Nós perdemos ela. Foi em um final de tarde de inverno ensolarado de julho. Ela se foi em seus braços e nós nunca vamos superar a dor e a saudade que se instalaram em nosso peito.

Eu ainda me encontro com você; aliás, quase sempre vejo os mesmos olhos ingênuos e gentis que costumava ter. Você é a minha memória afável da infância e desejo voltar ao passado para viver no conforto que ele traz.

À pequena Josi do passado, eu digo que sobrevivemos apesar dos dias terríveis que passamos.

Você ainda não gosta dela, mas a cada dia tenta perdoá-la um pouco. O abismo entre vocês se tornou imenso e não sei se podemos superar isso um dia.

Você se apaixonou e várias vezes deixou seu coração se enfeitar com o brilho do amor. Você é feliz e independente e preza sua liberdade acima de tudo.

Você tem poucos amigos, mas eles costumam ser carinhosos e leais com você.

Nós ainda gostamos das mesmas músicas e nos emocionamos juntas com as lembranças que elas trazem dos domingos de manhã. Você amava os domingos de manhã, lembra? Hoje eles já não me trazem a mesma emoção, então dedico todas as manhãs de domingo a você.

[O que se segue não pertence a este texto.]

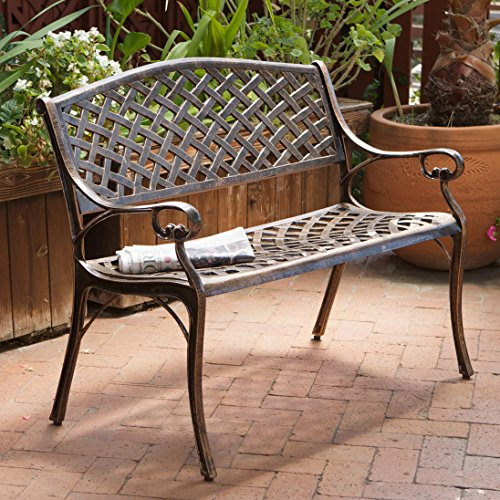 14th-Mobility-Rust-Proof-Outdoor-Patio-Backyard-Garden-Bench-with-Cast-Aluminum-Construction-Charming-and-Antique-Look-Brown-Expert-Guide-0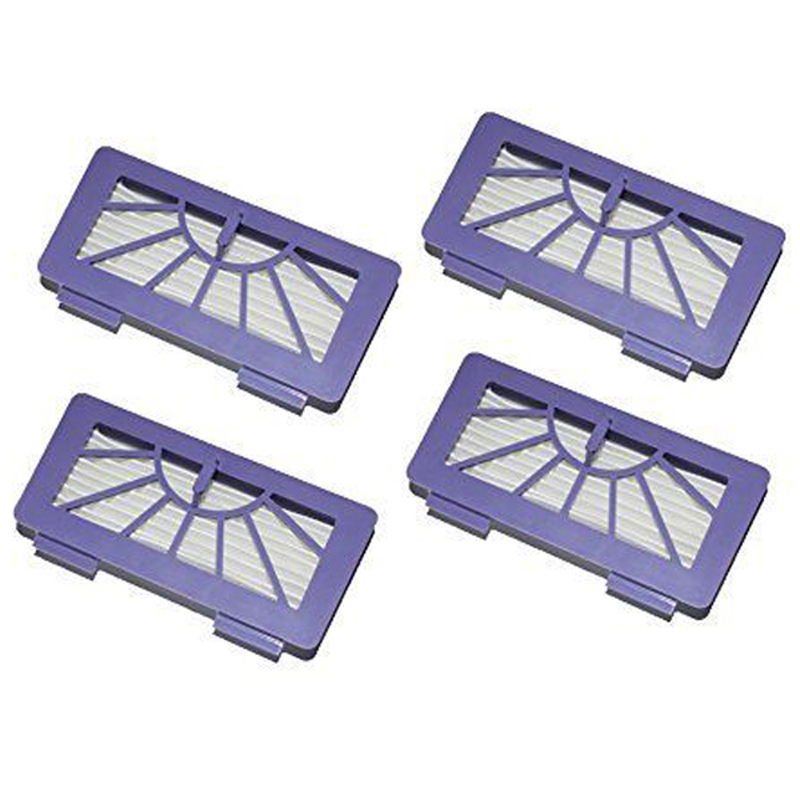 New 4Pcs / Lot Neato Filter Replacement Pack For XV-11 XV-12 XV-14 XV-15 XV-21 For Allergy Automatic Vacuum Cleaner XV Series(China (Mainland))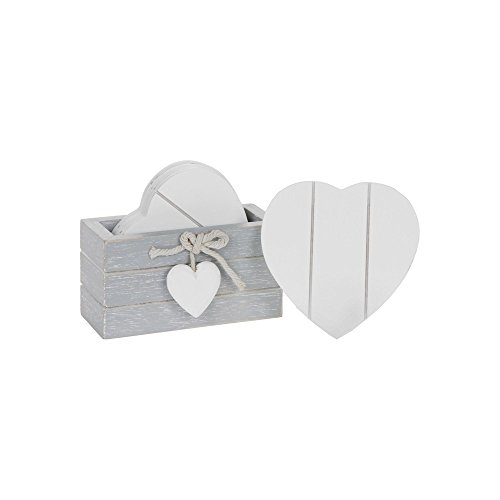 Joe Davies Set of 6 Wooden Heart Drink Coasters With Provence Grey Storage Stand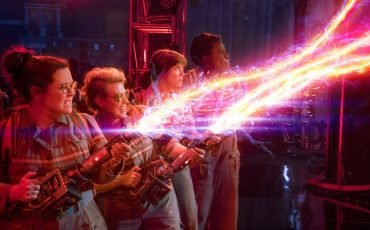 Episode 135: Ghostbusters
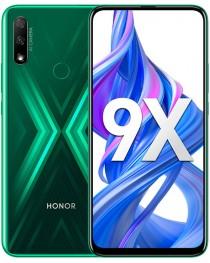 Honor 9X (4GB+128GB) Sapphire Green купить в Уфе | Обзор | Отзывы | Характеристики | Сравнение
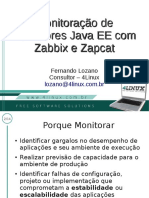 Webcast Jboss Zabbix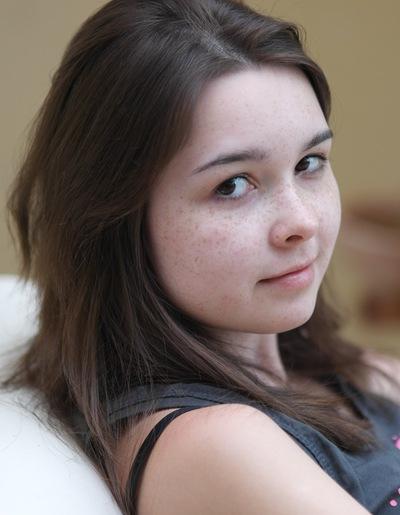 Julia Murtazina, 25 мая 1994, Санкт-Петербург, id2541355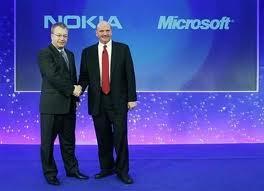Microsoft compra Nokia. Affare da 5,44 miliardi di euro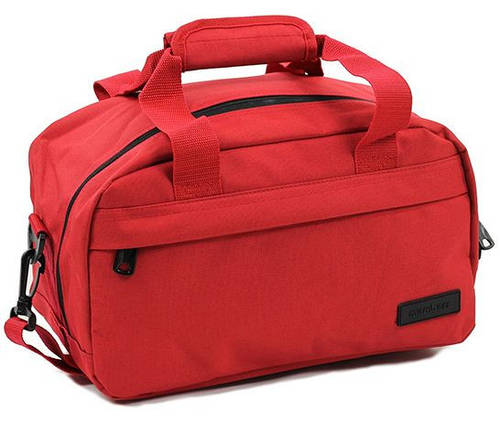 Очаровательная сумка дорожная Members Essential On-Board Travel Bag 12.5, 922529 красный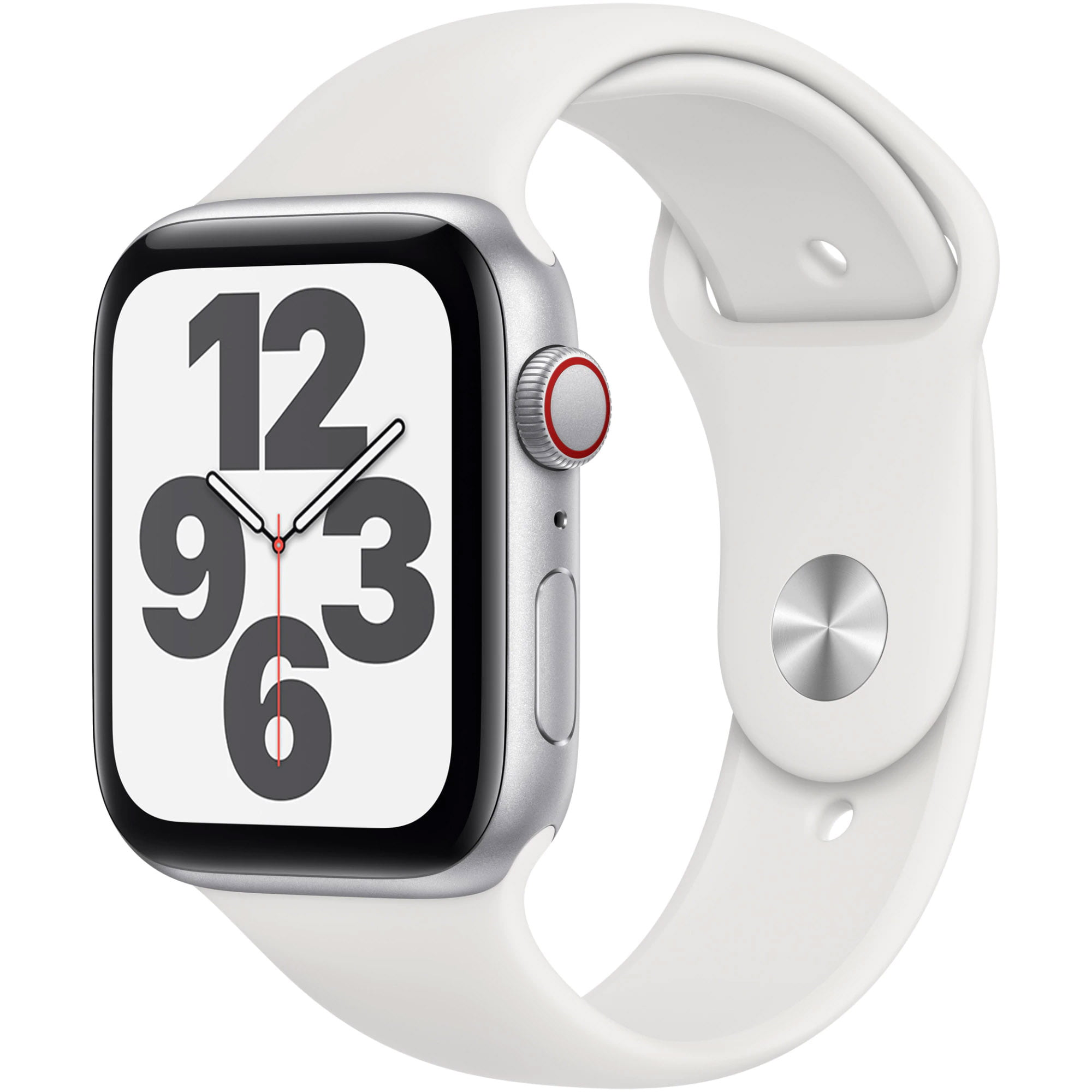 Ceas Smartwatch Apple Watch SE, GPS + Cellular, 40mm Silver Aluminium Case, White Sport Band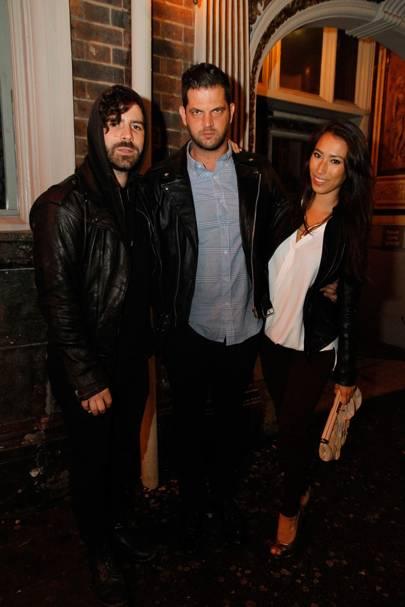 Yannis Philippakis, Nabil Elderkin and Yasmin Tanwidjaja-Pajares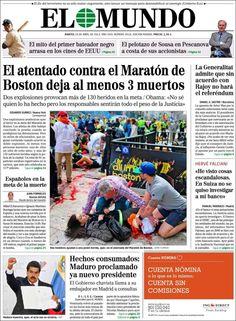 Los Titulares y Portadas de Noticias Destacadas Españolas del 16 de Abril de 2013 del Diario El Mundo ¿Que le parecio esta Portada de este Diario Español?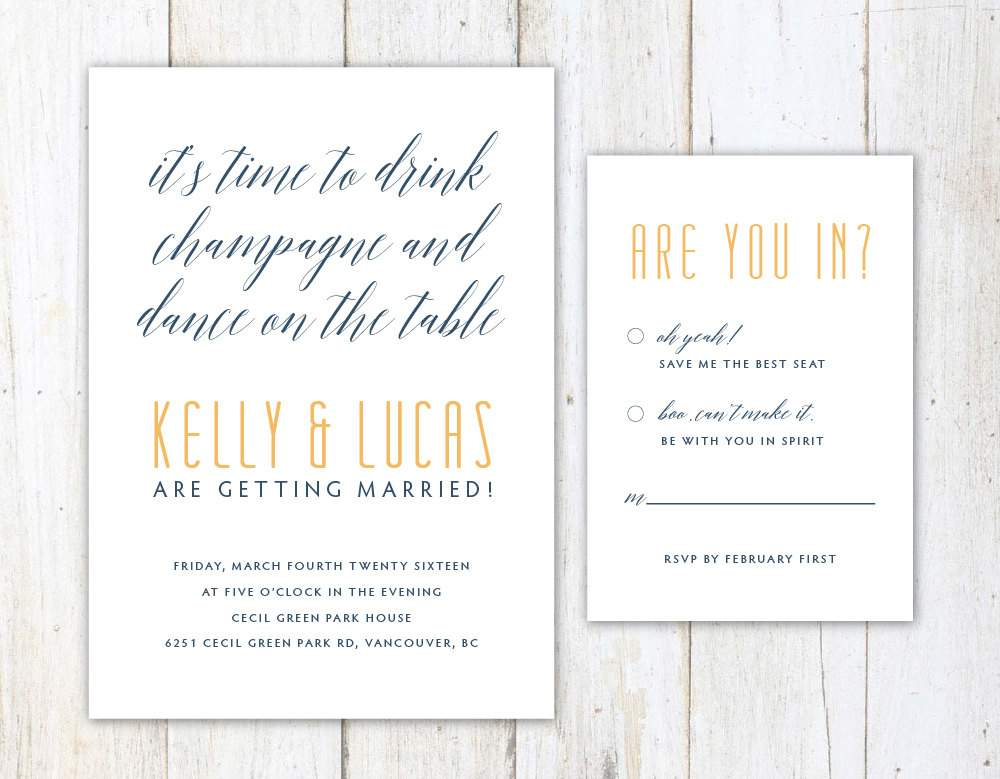 Funny Wedding Invitation Wording: Funny Wedding Invite Wording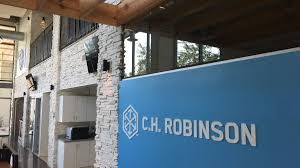 Cool Digs: C.H. Robinson's Conversion At Silo Point - Baltimore ... Ch Robinson Case Studies 1st Annual Carrier Awards Why We Need Truck Drivers Transportfolio Worldwide Inc 2018 Q2 Results Earnings Call Lovely Chrobinson Trucksdef Auto Def Trucking Still Exploring Your Eld Options One Facebook Chrw Stock Price Financials And News Supply Chain Connectivity Together Is Smart Raconteur C H Wikipedia This Months Featured Cargo
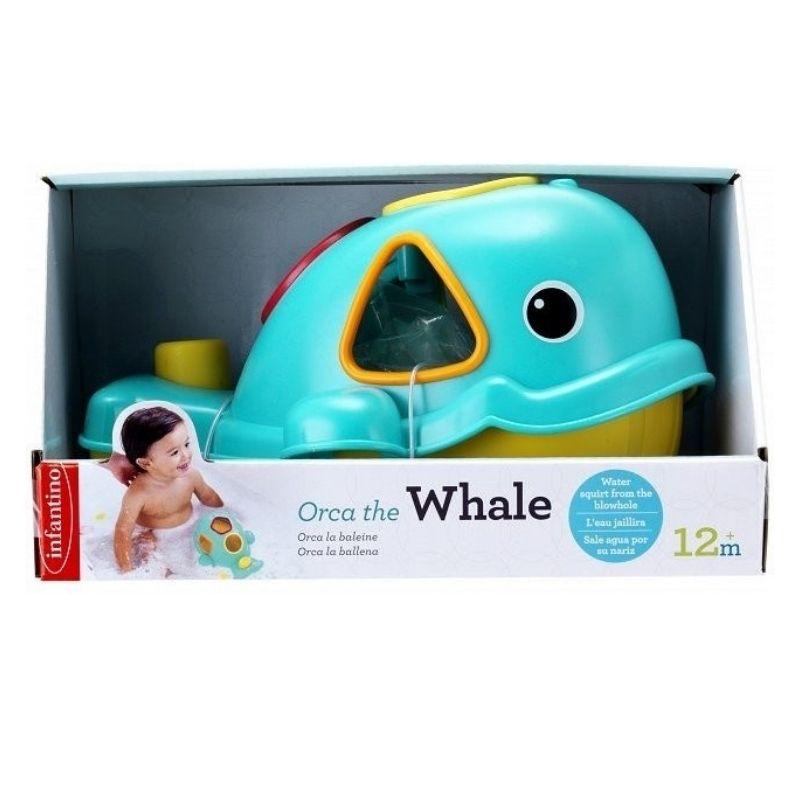 Παιχνίδι Μπάνιου Infantino Orca The Whale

Você é forte e determinada e teve que abandonar seus medos, ou então teria perecido.

Você perdeu o medo dos temporais e ganhou outros menos racionais.

Nós amamos viver e acordamos dispostas a viver cada dia com alegria e gratidão. Antes de dormir, ainda apreciamos aquela velha oração que fazíamos com a vovó.

Você tem tatuagens, embora nunca tenha pensado em fazê-las. Também grava vídeos para a internet e não tem vergonha de falar em público.

Você ainda gosta de comidas caseiras e nunca aprendeu a cozinhar, prefere filmes de romance e, toda vez que viaja, deseja nunca mais voltar. Aquele sonho de se mudar sozinha para uma cidade desconhecida e começar uma vida nova ainda nos persegue, mas confesso que não sei se terei coragem.

Nós ainda não sabemos andar de bicicleta, mas você nunca se importou com isso, sempre preferiu ter asas e não rodinhas.

Coleciona livros e adora observar o céu azul de nuvens branquinhas e fofas, você ainda gosta de desenhar nela com os dedos, mas não se importa mais com os dias nublados ou chuvosos, você aprendeu a ver a beleza da vida até mesmo neles.

Você mudou mas ainda tem a mesma alma antiga que venera flores e belezas que ninguém repara, ainda gosta de céu estrelado e escreve por não saber falar.

Nós crescemos, e em três décadas nós nunca nos abandonamos. Eu sou você e você sou eu.